Separation of Storage and Compute - An Architecture That Cuts Costs and Enhances Efficiency
Traditional databases are designed to have computing workloads run on local nodes to minimize data movement and reduce query latency. As data volumes and demands for real-time analysis grow, this storage-compute coupled architecture becomes unsatisfactory. Issues like wasteful compute resources in traffic valleys, complex data distribution and deployment, and costly maintenance are eating up profits, which is unbearable in a business world where "cost" and "efficiency" are everything. A storage and compute decoupled architecture that is able to scale compute independently is very much needed.

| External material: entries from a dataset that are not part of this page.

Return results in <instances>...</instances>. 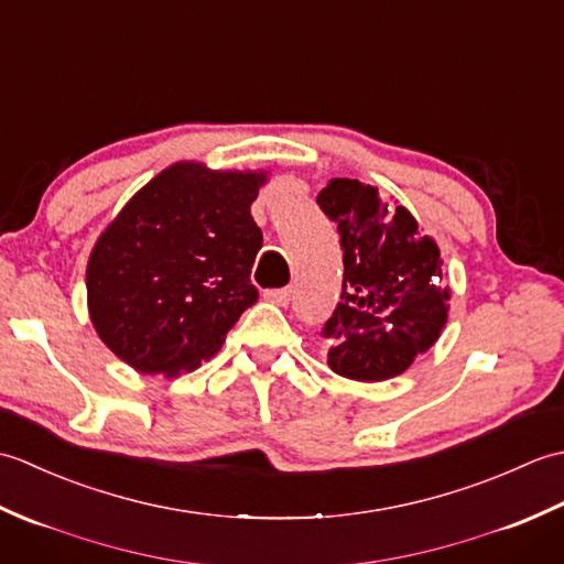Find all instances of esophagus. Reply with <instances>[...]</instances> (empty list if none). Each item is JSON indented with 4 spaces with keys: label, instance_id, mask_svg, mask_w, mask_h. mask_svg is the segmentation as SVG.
Instances as JSON below:
<instances>
[{
    "label": "esophagus",
    "instance_id": "obj_1",
    "mask_svg": "<svg viewBox=\"0 0 564 564\" xmlns=\"http://www.w3.org/2000/svg\"><path fill=\"white\" fill-rule=\"evenodd\" d=\"M263 297H267L269 303H273V305H281V307H285L291 303V297H293V291L291 289H281V291H263Z\"/></svg>",
    "mask_w": 564,
    "mask_h": 564
}]
</instances>
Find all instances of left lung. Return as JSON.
Instances as JSON below:
<instances>
[{"instance_id": "8db88e82", "label": "left lung", "mask_w": 564, "mask_h": 564, "mask_svg": "<svg viewBox=\"0 0 564 564\" xmlns=\"http://www.w3.org/2000/svg\"><path fill=\"white\" fill-rule=\"evenodd\" d=\"M317 203L344 249L341 303L319 332L327 364L366 382L400 376L448 319L441 251L410 210L358 178H332Z\"/></svg>"}]
</instances>
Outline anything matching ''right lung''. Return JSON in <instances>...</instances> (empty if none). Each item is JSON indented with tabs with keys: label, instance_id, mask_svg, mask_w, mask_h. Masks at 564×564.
<instances>
[{
	"label": "right lung",
	"instance_id": "add662e5",
	"mask_svg": "<svg viewBox=\"0 0 564 564\" xmlns=\"http://www.w3.org/2000/svg\"><path fill=\"white\" fill-rule=\"evenodd\" d=\"M267 172L176 162L142 186L94 245L91 325L148 376L196 370L257 303L249 275L261 249L251 203Z\"/></svg>",
	"mask_w": 564,
	"mask_h": 564
}]
</instances>
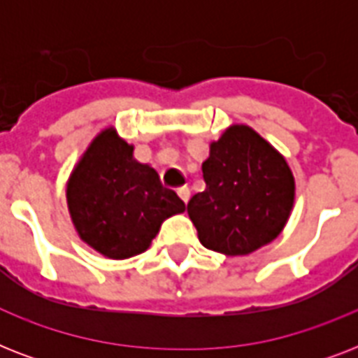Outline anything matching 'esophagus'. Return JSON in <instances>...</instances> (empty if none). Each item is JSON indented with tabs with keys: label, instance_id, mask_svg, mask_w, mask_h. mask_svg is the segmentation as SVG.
Here are the masks:
<instances>
[{
	"label": "esophagus",
	"instance_id": "esophagus-1",
	"mask_svg": "<svg viewBox=\"0 0 358 358\" xmlns=\"http://www.w3.org/2000/svg\"><path fill=\"white\" fill-rule=\"evenodd\" d=\"M178 196L182 199L184 202L189 201V196H191V191L187 185H182V187H178Z\"/></svg>",
	"mask_w": 358,
	"mask_h": 358
}]
</instances>
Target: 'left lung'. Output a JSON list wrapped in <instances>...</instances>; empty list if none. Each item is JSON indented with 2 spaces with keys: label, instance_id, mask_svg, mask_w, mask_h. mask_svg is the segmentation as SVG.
Segmentation results:
<instances>
[{
  "label": "left lung",
  "instance_id": "obj_1",
  "mask_svg": "<svg viewBox=\"0 0 358 358\" xmlns=\"http://www.w3.org/2000/svg\"><path fill=\"white\" fill-rule=\"evenodd\" d=\"M206 187L187 213L206 249L249 255L282 232L294 206L288 163L249 126H232L212 143L202 163Z\"/></svg>",
  "mask_w": 358,
  "mask_h": 358
}]
</instances>
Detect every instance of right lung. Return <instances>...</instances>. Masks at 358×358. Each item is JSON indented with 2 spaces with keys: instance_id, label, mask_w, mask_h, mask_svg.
<instances>
[{
  "instance_id": "add662e5",
  "label": "right lung",
  "mask_w": 358,
  "mask_h": 358,
  "mask_svg": "<svg viewBox=\"0 0 358 358\" xmlns=\"http://www.w3.org/2000/svg\"><path fill=\"white\" fill-rule=\"evenodd\" d=\"M66 201L80 238L113 260L150 247L167 217L185 210L157 173L134 159V146L106 129L92 141L74 169Z\"/></svg>"
}]
</instances>
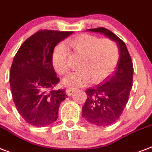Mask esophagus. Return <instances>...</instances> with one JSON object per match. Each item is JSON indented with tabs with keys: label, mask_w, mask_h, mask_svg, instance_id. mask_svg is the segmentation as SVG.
<instances>
[{
	"label": "esophagus",
	"mask_w": 152,
	"mask_h": 152,
	"mask_svg": "<svg viewBox=\"0 0 152 152\" xmlns=\"http://www.w3.org/2000/svg\"><path fill=\"white\" fill-rule=\"evenodd\" d=\"M75 89H74V88H68V89H66V94L68 95V96H71V95L73 94V93L75 92Z\"/></svg>",
	"instance_id": "esophagus-1"
}]
</instances>
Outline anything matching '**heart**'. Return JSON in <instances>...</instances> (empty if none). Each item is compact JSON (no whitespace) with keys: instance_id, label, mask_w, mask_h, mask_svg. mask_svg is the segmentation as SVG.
<instances>
[{"instance_id":"heart-1","label":"heart","mask_w":152,"mask_h":152,"mask_svg":"<svg viewBox=\"0 0 152 152\" xmlns=\"http://www.w3.org/2000/svg\"><path fill=\"white\" fill-rule=\"evenodd\" d=\"M67 43L82 59L79 64L81 70L70 74L63 80L66 86H84L91 77L94 81L103 79L112 73L118 63V47L112 39L82 34L70 39ZM52 63L60 75H65L70 70L68 49L63 43L56 46L53 51Z\"/></svg>"}]
</instances>
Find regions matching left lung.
I'll list each match as a JSON object with an SVG mask.
<instances>
[{"instance_id": "obj_1", "label": "left lung", "mask_w": 152, "mask_h": 152, "mask_svg": "<svg viewBox=\"0 0 152 152\" xmlns=\"http://www.w3.org/2000/svg\"><path fill=\"white\" fill-rule=\"evenodd\" d=\"M87 31L101 33L115 41L119 49L116 70L102 84L86 89V101L82 107V117L90 124L106 127L115 123L129 101L132 87L133 65L125 43L111 31L104 28Z\"/></svg>"}]
</instances>
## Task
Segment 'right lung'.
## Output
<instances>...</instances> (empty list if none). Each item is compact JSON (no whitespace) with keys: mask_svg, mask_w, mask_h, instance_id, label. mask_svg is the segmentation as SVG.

This article starts with two common business scenarios and explains how StarRocks's storage-compute separation architecture helps cut costs and enhance efficiency. It then goes deep into how this architecture fulfills this goal and presents benchmark comparisons.
Cost Reduction With Hot-Warm Data
Separation of storage and compute can reduce storage expenses when customers have both hot and cold data to query and store.
Scenario: Log analytics
Substantial amounts of tracing data and application logs are generated every day.
Need to analyze both real-time log data (such as live traffic and user behavior) and offline logs, such as historical data, to generate valuable business insights.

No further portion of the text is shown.